DATA RECORDS =
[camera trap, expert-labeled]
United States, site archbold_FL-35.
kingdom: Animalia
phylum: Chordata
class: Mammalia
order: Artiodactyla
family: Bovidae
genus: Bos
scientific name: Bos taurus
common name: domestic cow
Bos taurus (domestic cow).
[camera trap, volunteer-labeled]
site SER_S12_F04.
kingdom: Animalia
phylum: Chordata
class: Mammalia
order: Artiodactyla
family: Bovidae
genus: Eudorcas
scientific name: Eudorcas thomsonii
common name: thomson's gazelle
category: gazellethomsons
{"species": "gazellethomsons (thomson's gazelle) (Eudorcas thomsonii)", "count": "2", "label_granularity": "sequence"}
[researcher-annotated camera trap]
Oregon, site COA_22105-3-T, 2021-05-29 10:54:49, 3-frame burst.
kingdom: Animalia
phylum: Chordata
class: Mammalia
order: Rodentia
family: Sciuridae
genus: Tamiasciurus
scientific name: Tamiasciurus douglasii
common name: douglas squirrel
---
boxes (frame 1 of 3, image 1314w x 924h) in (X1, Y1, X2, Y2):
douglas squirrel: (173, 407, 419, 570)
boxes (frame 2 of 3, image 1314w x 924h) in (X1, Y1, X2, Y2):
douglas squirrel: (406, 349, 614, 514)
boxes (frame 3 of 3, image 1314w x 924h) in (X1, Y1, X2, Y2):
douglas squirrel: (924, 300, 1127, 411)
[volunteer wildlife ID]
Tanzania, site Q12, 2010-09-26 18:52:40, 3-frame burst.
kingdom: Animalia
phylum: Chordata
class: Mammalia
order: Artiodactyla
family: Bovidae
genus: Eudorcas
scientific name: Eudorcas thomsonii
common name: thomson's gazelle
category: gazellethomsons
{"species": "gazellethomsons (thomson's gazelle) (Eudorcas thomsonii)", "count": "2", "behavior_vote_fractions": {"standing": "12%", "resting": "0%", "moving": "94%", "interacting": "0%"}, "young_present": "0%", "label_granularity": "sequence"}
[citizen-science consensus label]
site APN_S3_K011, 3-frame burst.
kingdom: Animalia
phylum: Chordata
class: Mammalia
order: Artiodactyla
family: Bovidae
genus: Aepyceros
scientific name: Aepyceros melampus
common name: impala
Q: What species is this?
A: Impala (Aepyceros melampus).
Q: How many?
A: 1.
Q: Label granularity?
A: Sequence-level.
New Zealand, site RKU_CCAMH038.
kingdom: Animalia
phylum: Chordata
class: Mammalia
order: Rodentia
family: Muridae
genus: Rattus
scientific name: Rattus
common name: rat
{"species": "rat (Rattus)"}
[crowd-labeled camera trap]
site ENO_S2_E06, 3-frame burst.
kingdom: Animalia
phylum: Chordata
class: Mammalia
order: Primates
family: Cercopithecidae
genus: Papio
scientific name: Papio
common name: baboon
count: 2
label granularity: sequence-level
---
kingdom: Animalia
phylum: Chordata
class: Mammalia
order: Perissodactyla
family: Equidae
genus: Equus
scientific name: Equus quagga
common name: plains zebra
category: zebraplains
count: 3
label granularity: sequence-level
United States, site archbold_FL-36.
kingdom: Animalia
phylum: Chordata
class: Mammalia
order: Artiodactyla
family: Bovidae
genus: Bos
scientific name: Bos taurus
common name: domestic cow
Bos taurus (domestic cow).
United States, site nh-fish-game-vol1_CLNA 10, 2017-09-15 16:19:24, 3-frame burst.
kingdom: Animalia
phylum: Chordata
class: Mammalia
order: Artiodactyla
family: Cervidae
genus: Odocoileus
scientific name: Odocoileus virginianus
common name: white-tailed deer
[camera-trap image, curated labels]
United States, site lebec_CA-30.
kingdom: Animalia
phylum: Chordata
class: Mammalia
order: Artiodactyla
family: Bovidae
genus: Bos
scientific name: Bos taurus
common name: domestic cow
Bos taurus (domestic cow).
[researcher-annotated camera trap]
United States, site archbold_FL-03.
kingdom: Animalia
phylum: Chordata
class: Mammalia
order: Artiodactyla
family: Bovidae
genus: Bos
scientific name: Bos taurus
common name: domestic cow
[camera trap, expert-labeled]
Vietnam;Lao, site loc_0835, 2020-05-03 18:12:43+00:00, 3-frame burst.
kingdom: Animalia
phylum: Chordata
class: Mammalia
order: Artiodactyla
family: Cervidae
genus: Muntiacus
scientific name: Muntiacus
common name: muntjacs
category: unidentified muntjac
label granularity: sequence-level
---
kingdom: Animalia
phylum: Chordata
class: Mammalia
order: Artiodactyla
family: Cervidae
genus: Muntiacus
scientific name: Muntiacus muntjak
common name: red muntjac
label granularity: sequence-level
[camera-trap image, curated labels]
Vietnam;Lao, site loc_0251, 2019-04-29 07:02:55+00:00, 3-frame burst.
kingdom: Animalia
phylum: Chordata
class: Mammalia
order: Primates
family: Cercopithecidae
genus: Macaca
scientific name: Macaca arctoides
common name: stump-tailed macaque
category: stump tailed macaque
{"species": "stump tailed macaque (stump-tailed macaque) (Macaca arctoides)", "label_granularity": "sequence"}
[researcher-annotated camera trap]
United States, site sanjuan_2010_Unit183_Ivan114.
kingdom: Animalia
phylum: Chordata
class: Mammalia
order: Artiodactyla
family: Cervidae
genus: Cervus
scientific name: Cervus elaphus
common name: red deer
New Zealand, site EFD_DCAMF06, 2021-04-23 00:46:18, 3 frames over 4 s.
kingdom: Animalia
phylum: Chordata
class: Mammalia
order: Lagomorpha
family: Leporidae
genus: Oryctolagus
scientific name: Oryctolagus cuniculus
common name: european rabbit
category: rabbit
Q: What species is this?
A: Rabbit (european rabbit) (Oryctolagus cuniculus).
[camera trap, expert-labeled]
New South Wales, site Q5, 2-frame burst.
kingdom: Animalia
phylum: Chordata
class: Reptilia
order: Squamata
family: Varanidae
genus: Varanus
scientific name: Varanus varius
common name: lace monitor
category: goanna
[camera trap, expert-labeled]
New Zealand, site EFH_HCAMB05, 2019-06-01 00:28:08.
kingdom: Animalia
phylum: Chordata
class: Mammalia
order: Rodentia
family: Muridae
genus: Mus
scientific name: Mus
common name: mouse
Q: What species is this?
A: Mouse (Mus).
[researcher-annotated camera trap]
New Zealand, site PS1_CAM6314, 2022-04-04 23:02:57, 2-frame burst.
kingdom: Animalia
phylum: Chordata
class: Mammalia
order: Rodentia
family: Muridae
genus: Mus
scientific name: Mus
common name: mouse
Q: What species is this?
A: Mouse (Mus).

WORK TASK = Write the records out precisely, omitting nothing.

OUTPUT OF THE TASK =
[camera trap, expert-labeled]
United States, site archbold_FL-35.
kingdom: Animalia
phylum: Chordata
class: Mammalia
order: Artiodactyla
family: Bovidae
genus: Bos
scientific name: Bos taurus
common name: domestic cow
Bos taurus (domestic cow).
[camera trap, volunteer-labeled]
site SER_S12_F04.
kingdom: Animalia
phylum: Chordata
class: Mammalia
order: Artiodactyla
family: Bovidae
genus: Eudorcas
scientific name: Eudorcas thomsonii
common name: thomson's gazelle
category: gazellethomsons
{"species": "gazellethomsons (thomson's gazelle) (Eudorcas thomsonii)", "count": "2", "label_granularity": "sequence"}
[researcher-annotated camera trap]
Oregon, site COA_22105-3-T, 2021-05-29 10:54:49, 3-frame burst.
kingdom: Animalia
phylum: Chordata
class: Mammalia
order: Rodentia
family: Sciuridae
genus: Tamiasciurus
scientific name: Tamiasciurus douglasii
common name: douglas squirrel
---
boxes (frame 1 of 3, image 1314w x 924h) in (X1, Y1, X2, Y2):
douglas squirrel: (173, 407, 419, 570)
boxes (frame 2 of 3, image 1314w x 924h) in (X1, Y1, X2, Y2):
douglas squirrel: (406, 349, 614, 514)
boxes (frame 3 of 3, image 1314w x 924h) in (X1, Y1, X2, Y2):
douglas squirrel: (924, 300, 1127, 411)
[volunteer wildlife ID]
Tanzania, site Q12, 2010-09-26 18:52:40, 3-frame burst.
kingdom: Animalia
phylum: Chordata
class: Mammalia
order: Artiodactyla
family: Bovidae
genus: Eudorcas
scientific name: Eudorcas thomsonii
common name: thomson's gazelle
category: gazellethomsons
{"species": "gazellethomsons (thomson's gazelle) (Eudorcas thomsonii)", "count": "2", "behavior_vote_fractions": {"standing": "12%", "resting": "0%", "moving": "94%", "interacting": "0%"}, "young_present": "0%", "label_granularity": "sequence"}
[citizen-science consensus label]
site APN_S3_K011, 3-frame burst.
kingdom: Animalia
phylum: Chordata
class: Mammalia
order: Artiodactyla
family: Bovidae
genus: Aepyceros
scientific name: Aepyceros melampus
common name: impala
Q: What species is this?
A: Impala (Aepyceros melampus).
Q: How many?
A: 1.
Q: Label granularity?
A: Sequence-level.
New Zealand, site RKU_CCAMH038.
kingdom: Animalia
phylum: Chordata
class: Mammalia
order: Rodentia
family: Muridae
genus: Rattus
scientific name: Rattus
common name: rat
{"species": "rat (Rattus)"}
[crowd-labeled camera trap]
site ENO_S2_E06, 3-frame burst.
kingdom: Animalia
phylum: Chordata
class: Mammalia
order: Primates
family: Cercopithecidae
genus: Papio
scientific name: Papio
common name: baboon
count: 2
label granularity: sequence-level
---
kingdom: Animalia
phylum: Chordata
class: Mammalia
order: Perissodactyla
family: Equidae
genus: Equus
scientific name: Equus quagga
common name: plains zebra
category: zebraplains
count: 3
label granularity: sequence-level
United States, site archbold_FL-36.
kingdom: Animalia
phylum: Chordata
class: Mammalia
order: Artiodactyla
family: Bovidae
genus: Bos
scientific name: Bos taurus
common name: domestic cow
Bos taurus (domestic cow).
United States, site nh-fish-game-vol1_CLNA 10, 2017-09-15 16:19:24, 3-frame burst.
kingdom: Animalia
phylum: Chordata
class: Mammalia
order: Artiodactyla
family: Cervidae
genus: Odocoileus
scientific name: Odocoileus virginianus
common name: white-tailed deer
[camera-trap image, curated labels]
United States, site lebec_CA-30.
kingdom: Animalia
phylum: Chordata
class: Mammalia
order: Artiodactyla
family: Bovidae
genus: Bos
scientific name: Bos taurus
common name: domestic cow
Bos taurus (domestic cow).
[researcher-annotated camera trap]
United States, site archbold_FL-03.
kingdom: Animalia
phylum: Chordata
class: Mammalia
order: Artiodactyla
family: Bovidae
genus: Bos
scientific name: Bos taurus
common name: domestic cow
[camera trap, expert-labeled]
Vietnam;Lao, site loc_0835, 2020-05-03 18:12:43+00:00, 3-frame burst.
kingdom: Animalia
phylum: Chordata
class: Mammalia
order: Artiodactyla
family: Cervidae
genus: Muntiacus
scientific name: Muntiacus
common name: muntjacs
category: unidentified muntjac
label granularity: sequence-level
---
kingdom: Animalia
phylum: Chordata
class: Mammalia
order: Artiodactyla
family: Cervidae
genus: Muntiacus
scientific name: Muntiacus muntjak
common name: red muntjac
label granularity: sequence-level
[camera-trap image, curated labels]
Vietnam;Lao, site loc_0251, 2019-04-29 07:02:55+00:00, 3-frame burst.
kingdom: Animalia
phylum: Chordata
class: Mammalia
order: Primates
family: Cercopithecidae
genus: Macaca
scientific name: Macaca arctoides
common name: stump-tailed macaque
category: stump tailed macaque
{"species": "stump tailed macaque (stump-tailed macaque) (Macaca arctoides)", "label_granularity": "sequence"}
[researcher-annotated camera trap]
United States, site sanjuan_2010_Unit183_Ivan114.
kingdom: Animalia
phylum: Chordata
class: Mammalia
order: Artiodactyla
family: Cervidae
genus: Cervus
scientific name: Cervus elaphus
common name: red deer
New Zealand, site EFD_DCAMF06, 2021-04-23 00:46:18, 3 frames over 4 s.
kingdom: Animalia
phylum: Chordata
class: Mammalia
order: Lagomorpha
family: Leporidae
genus: Oryctolagus
scientific name: Oryctolagus cuniculus
common name: european rabbit
category: rabbit
Q: What species is this?
A: Rabbit (european rabbit) (Oryctolagus cuniculus).
[camera trap, expert-labeled]
New South Wales, site Q5, 2-frame burst.
kingdom: Animalia
phylum: Chordata
class: Reptilia
order: Squamata
family: Varanidae
genus: Varanus
scientific name: Varanus varius
common name: lace monitor
category: goanna
[camera trap, expert-labeled]
New Zealand, site EFH_HCAMB05, 2019-06-01 00:28:08.
kingdom: Animalia
phylum: Chordata
class: Mammalia
order: Rodentia
family: Muridae
genus: Mus
scientific name: Mus
common name: mouse
Q: What species is this?
A: Mouse (Mus).
[researcher-annotated camera trap]
New Zealand, site PS1_CAM6314, 2022-04-04 23:02:57, 2-frame burst.
kingdom: Animalia
phylum: Chordata
class: Mammalia
order: Rodentia
family: Muridae
genus: Mus
scientific name: Mus
common name: mouse
Q: What species is this?
A: Mouse (Mus).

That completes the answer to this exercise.